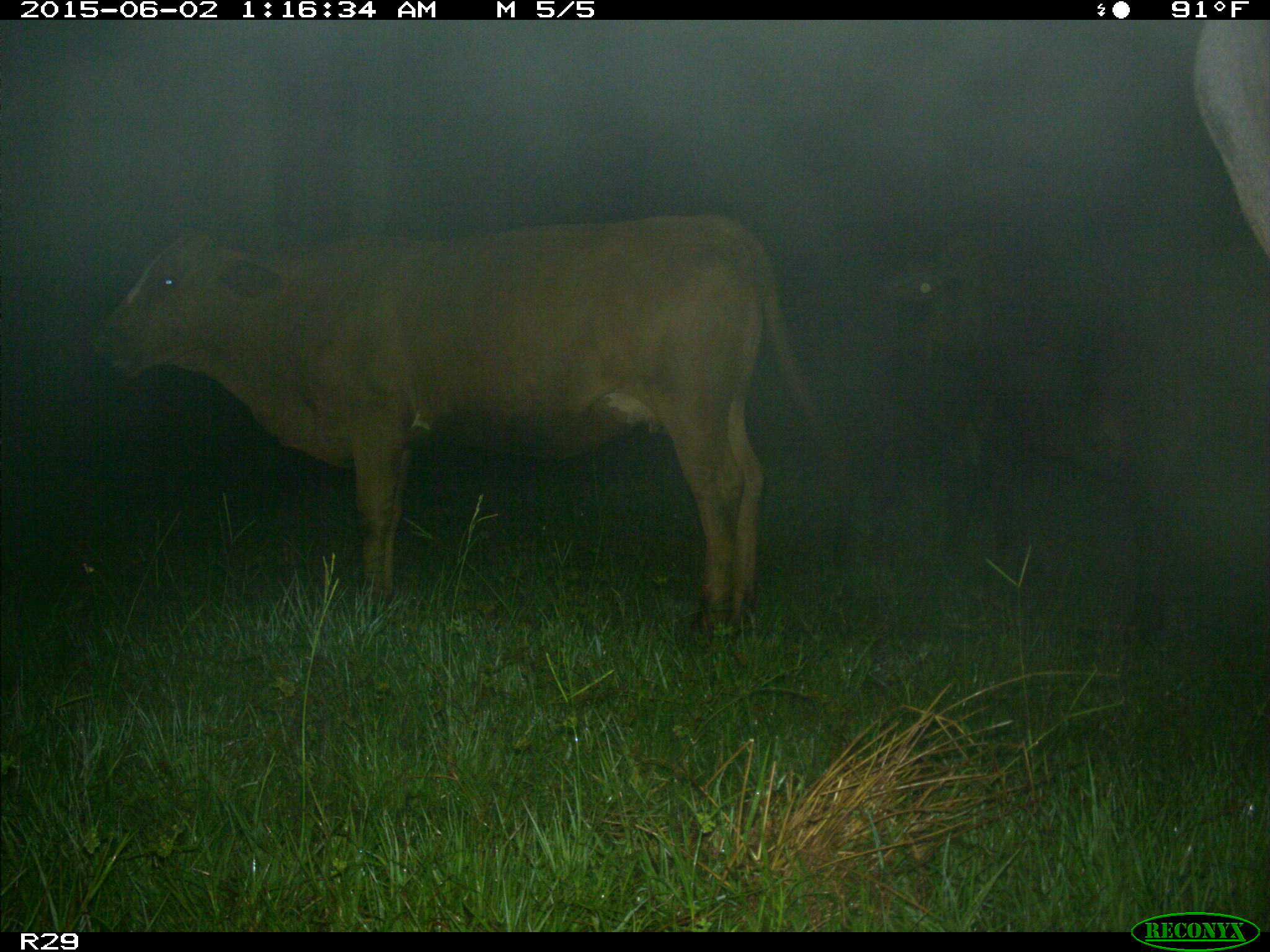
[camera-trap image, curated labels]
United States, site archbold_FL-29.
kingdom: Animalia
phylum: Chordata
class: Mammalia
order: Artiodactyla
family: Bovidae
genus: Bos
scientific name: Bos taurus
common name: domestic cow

* * *

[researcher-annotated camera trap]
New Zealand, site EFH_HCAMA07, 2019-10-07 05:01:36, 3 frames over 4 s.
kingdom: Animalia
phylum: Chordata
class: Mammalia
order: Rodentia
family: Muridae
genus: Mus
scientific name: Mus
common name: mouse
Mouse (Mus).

==

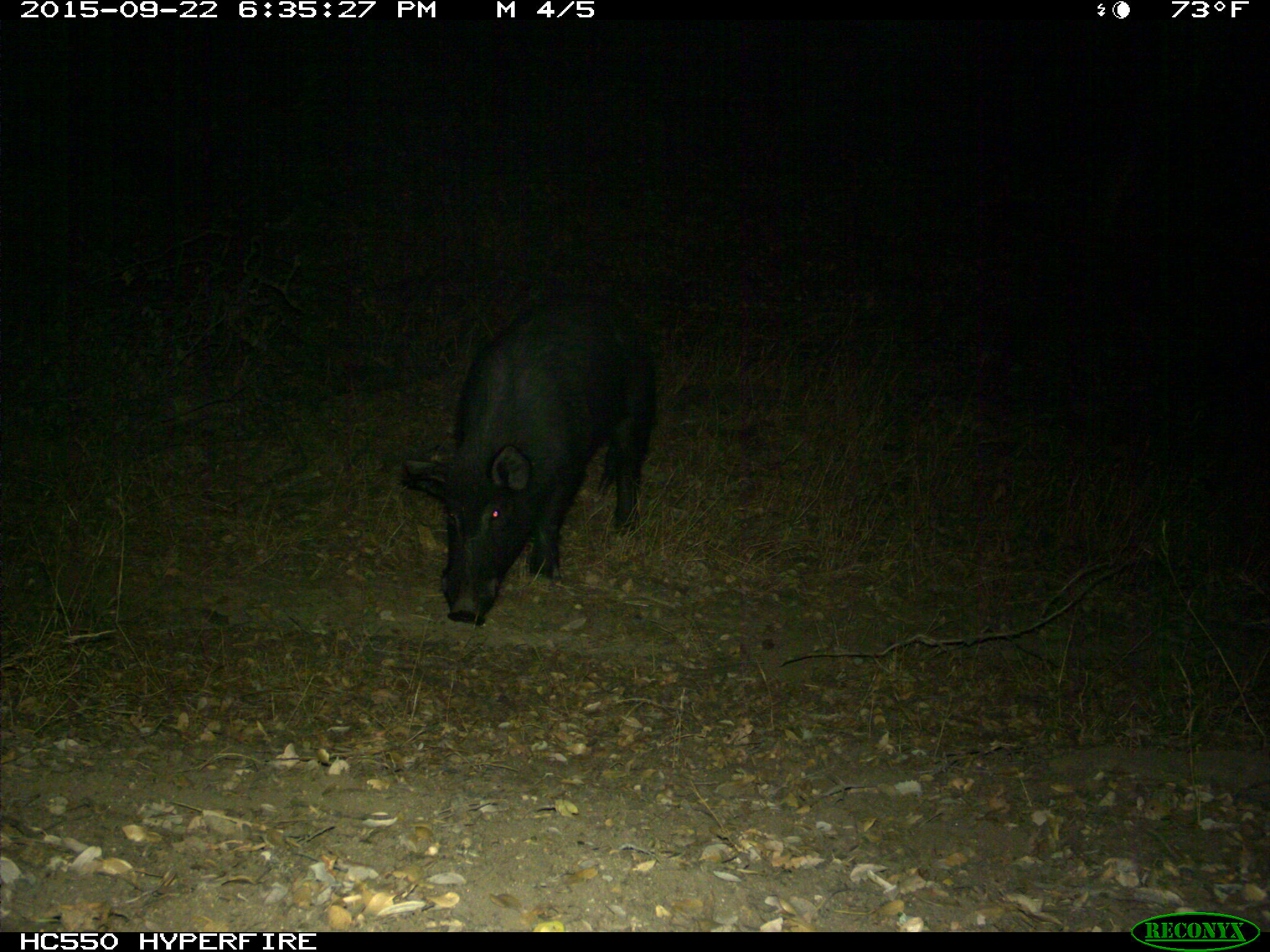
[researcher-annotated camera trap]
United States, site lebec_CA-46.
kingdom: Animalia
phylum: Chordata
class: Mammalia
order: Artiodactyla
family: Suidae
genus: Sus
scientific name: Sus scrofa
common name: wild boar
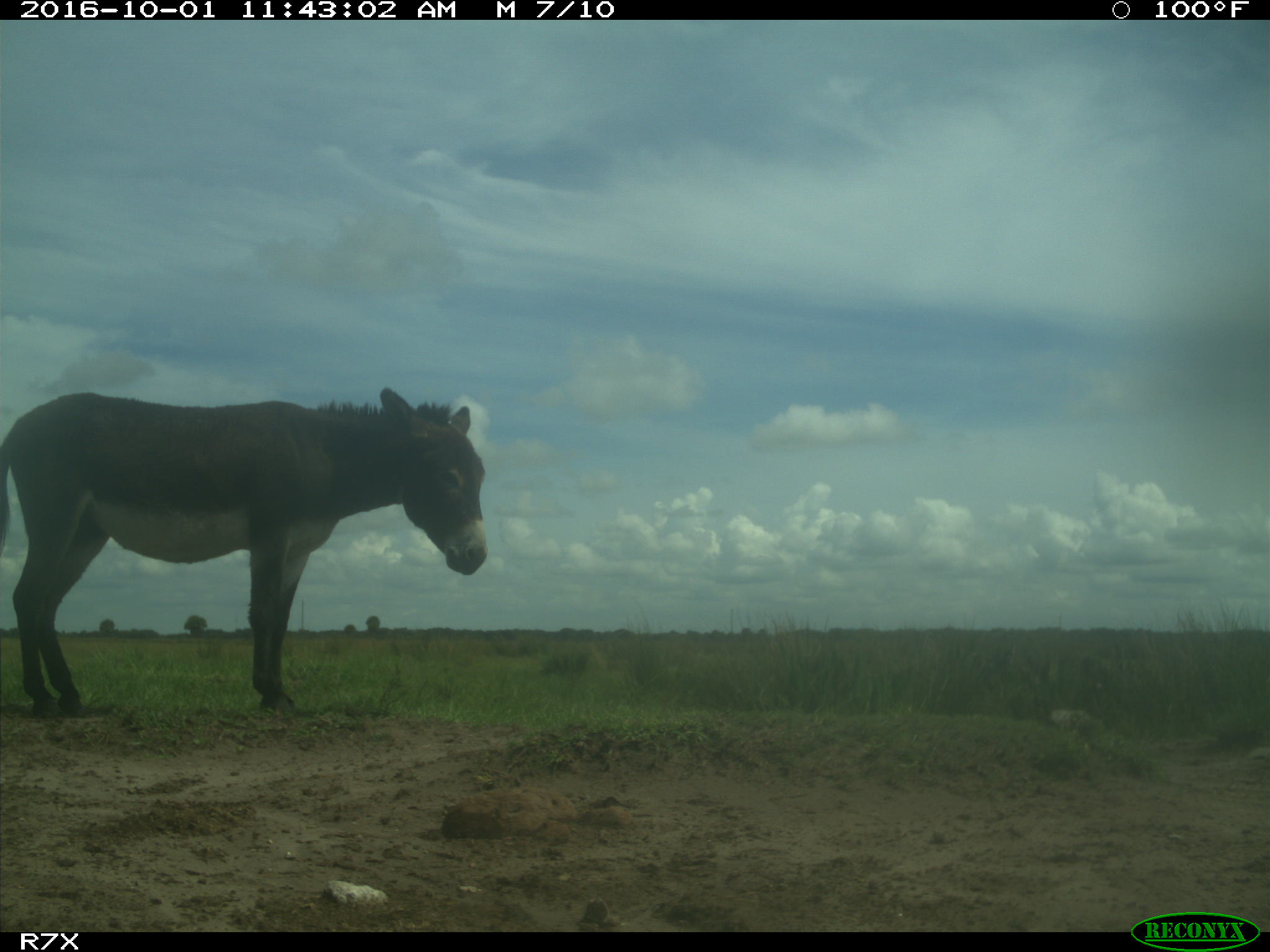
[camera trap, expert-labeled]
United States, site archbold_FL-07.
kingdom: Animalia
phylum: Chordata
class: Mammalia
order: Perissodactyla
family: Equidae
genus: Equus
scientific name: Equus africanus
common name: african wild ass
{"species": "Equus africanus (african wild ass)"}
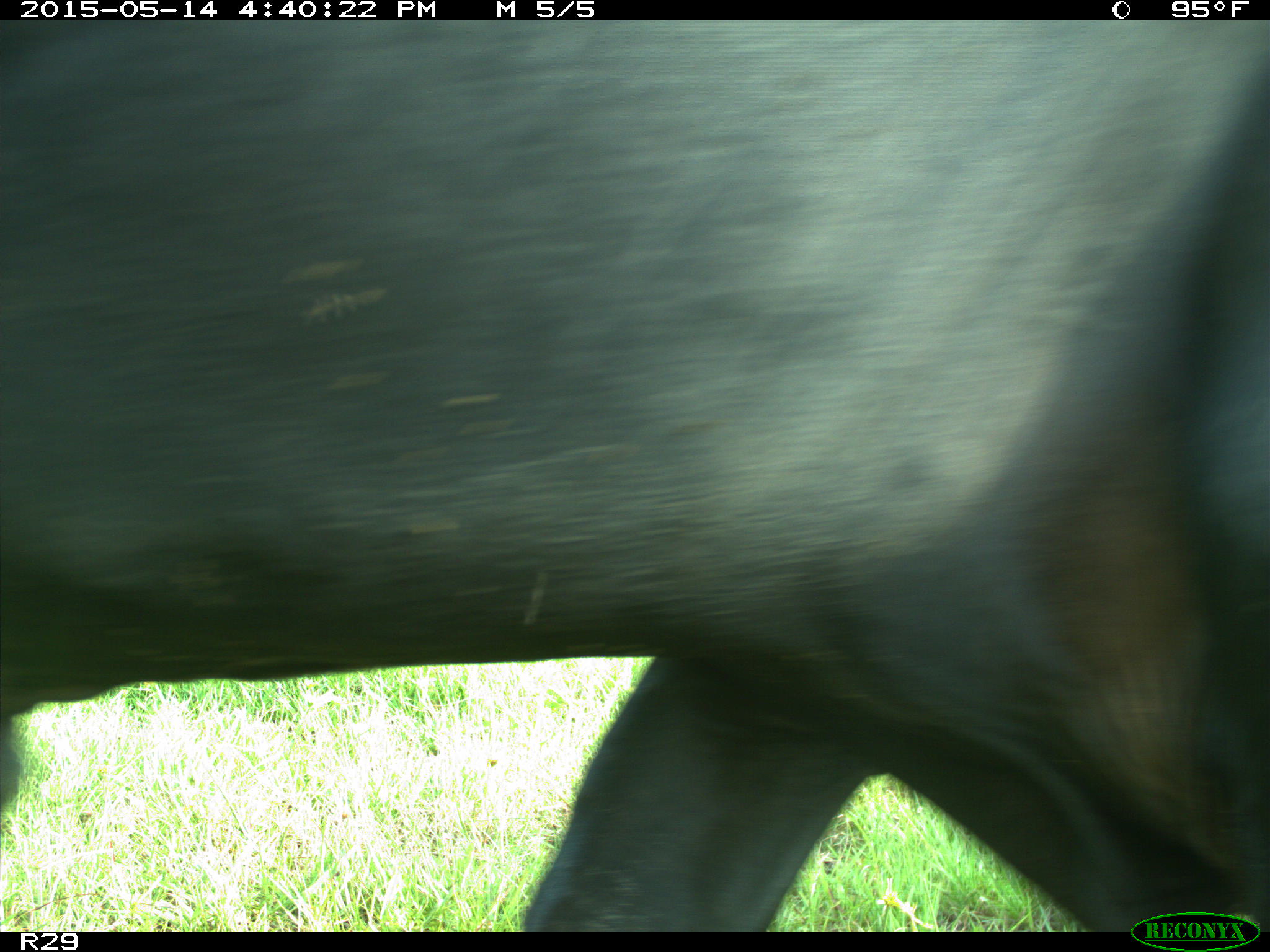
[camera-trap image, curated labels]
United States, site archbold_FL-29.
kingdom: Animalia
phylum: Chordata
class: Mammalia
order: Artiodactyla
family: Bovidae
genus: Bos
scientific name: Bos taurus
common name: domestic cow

### WHAT YOU WILL DO
Count the lines above in which the string "family" occurs. Give that number and nothing else.

### WRITTEN SOLUTION
5